YOUR TASK:
Write a continuation of the post below on the absence of women among the Golden Globes best director nominees, starting after its final sentence.

PASSAGE:
Tag Archives: Lulu Wang

Why Are There No Best Director Female Golden Globes Nominees?

Art and media have a way of reflecting the world that we live in. In our world, Hollywood is that mirror.

The Golden Globes nominations were announced this week.

The problem with the nominations is that there are no female directors on the list of best director nominees.

Three of my favorite films this year are nominated. They were also directed by women. But their directors were not nominated.

Lulu Wang (The Farewell), Marielle Heller (A Beautiful Day in the Neighborhood) and Kasi Lemmons (Harriet) are just as good as their male counterparts. But, as usual, they have been overlooked.

I am thoroughly disgusted. According to the press reports, the films and their directors are judged by accomplishment and not by the specific gender of the nominee. However, if one were to look at the list of nominees and winners, past and present, there is a clear pattern. Both in front of the screen and behind the screen, white men are the preference. Women and people of color are tolerated, but only up to a point.

INFORMATION SUPPLIED:
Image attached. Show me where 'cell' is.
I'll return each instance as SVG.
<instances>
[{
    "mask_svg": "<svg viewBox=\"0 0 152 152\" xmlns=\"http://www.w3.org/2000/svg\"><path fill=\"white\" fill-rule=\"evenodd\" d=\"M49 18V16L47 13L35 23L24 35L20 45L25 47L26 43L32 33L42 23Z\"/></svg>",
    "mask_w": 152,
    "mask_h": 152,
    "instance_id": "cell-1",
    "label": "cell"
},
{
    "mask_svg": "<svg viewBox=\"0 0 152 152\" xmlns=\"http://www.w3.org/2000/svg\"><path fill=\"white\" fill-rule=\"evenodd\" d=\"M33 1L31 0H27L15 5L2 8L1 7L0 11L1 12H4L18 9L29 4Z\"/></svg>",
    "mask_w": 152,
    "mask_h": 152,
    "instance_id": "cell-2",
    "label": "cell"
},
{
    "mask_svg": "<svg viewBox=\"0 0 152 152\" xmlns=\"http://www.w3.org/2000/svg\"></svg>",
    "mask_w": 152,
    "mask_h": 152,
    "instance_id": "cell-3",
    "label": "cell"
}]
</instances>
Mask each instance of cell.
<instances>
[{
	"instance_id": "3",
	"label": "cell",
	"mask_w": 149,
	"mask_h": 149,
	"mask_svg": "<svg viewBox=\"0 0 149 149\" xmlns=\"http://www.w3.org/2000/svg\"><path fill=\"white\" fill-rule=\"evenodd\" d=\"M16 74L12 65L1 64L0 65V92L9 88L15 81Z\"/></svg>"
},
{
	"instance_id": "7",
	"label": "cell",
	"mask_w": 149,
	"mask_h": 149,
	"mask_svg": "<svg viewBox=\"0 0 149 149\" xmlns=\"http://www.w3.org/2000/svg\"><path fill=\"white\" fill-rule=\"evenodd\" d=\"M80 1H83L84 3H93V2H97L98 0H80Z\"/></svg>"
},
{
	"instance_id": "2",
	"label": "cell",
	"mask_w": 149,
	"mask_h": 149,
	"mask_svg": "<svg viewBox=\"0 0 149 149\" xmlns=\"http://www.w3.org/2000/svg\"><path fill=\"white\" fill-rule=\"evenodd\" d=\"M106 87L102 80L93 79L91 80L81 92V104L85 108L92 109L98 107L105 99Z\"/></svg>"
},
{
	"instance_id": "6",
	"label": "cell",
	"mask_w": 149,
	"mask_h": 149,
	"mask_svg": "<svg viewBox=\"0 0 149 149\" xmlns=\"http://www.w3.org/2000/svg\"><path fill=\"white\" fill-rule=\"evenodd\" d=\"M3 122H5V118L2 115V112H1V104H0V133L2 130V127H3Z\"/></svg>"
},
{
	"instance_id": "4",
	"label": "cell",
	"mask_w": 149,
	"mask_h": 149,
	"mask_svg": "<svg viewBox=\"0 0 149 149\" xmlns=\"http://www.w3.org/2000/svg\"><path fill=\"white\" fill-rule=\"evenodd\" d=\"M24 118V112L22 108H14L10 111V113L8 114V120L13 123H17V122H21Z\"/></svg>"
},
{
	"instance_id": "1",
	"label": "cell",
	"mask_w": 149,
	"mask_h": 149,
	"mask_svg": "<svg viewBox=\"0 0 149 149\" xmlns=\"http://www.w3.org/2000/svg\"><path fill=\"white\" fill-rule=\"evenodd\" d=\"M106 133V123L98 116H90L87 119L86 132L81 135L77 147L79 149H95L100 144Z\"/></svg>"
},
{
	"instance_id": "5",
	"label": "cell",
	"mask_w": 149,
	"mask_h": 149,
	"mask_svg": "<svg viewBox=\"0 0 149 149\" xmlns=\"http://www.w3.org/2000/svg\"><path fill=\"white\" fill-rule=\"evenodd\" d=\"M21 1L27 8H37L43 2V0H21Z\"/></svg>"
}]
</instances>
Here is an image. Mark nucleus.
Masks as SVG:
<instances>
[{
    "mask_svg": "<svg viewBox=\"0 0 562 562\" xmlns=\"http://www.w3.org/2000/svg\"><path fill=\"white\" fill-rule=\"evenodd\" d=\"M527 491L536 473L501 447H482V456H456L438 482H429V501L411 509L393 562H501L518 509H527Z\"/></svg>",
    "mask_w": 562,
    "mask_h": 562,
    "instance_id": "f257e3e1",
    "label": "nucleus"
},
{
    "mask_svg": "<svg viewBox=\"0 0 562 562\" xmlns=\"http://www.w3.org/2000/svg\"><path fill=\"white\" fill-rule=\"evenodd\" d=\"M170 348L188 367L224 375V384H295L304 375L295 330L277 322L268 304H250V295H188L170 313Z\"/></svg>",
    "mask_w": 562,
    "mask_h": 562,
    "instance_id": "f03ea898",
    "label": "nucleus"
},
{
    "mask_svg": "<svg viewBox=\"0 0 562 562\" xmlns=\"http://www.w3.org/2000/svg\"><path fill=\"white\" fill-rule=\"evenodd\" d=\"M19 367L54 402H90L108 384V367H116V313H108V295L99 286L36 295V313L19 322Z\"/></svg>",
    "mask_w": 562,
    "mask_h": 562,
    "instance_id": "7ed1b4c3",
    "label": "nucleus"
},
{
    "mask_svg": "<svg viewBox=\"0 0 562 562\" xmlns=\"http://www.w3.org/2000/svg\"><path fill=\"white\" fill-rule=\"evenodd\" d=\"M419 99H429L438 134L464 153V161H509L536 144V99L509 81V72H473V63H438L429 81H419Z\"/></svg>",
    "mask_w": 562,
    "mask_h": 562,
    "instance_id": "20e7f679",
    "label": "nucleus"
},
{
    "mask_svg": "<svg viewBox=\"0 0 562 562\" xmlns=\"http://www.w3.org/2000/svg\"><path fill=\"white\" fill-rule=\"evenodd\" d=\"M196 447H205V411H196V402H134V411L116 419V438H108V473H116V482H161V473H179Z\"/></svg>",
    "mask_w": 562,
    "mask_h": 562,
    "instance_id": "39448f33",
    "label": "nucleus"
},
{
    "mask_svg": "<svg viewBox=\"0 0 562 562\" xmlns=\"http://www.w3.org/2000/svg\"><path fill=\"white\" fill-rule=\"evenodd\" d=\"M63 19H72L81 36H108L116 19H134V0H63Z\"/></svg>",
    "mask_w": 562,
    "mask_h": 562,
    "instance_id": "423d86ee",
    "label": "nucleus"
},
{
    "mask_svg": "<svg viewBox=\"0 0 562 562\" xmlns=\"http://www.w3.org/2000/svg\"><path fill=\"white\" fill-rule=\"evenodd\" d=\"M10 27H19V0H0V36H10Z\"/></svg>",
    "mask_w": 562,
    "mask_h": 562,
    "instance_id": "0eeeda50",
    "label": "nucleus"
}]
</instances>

RESULT:
I wish that we lived in a world in which factors such as race and gender meant nothing. I wish that we lived in a world in which we were judged as individuals and not by external factors. But we live in a world in which race and gender play a role in how we live our lives.

Maybe one day we won’t. Until that day, we have no choice but fight for what should be naturally built-in opportunities and rights.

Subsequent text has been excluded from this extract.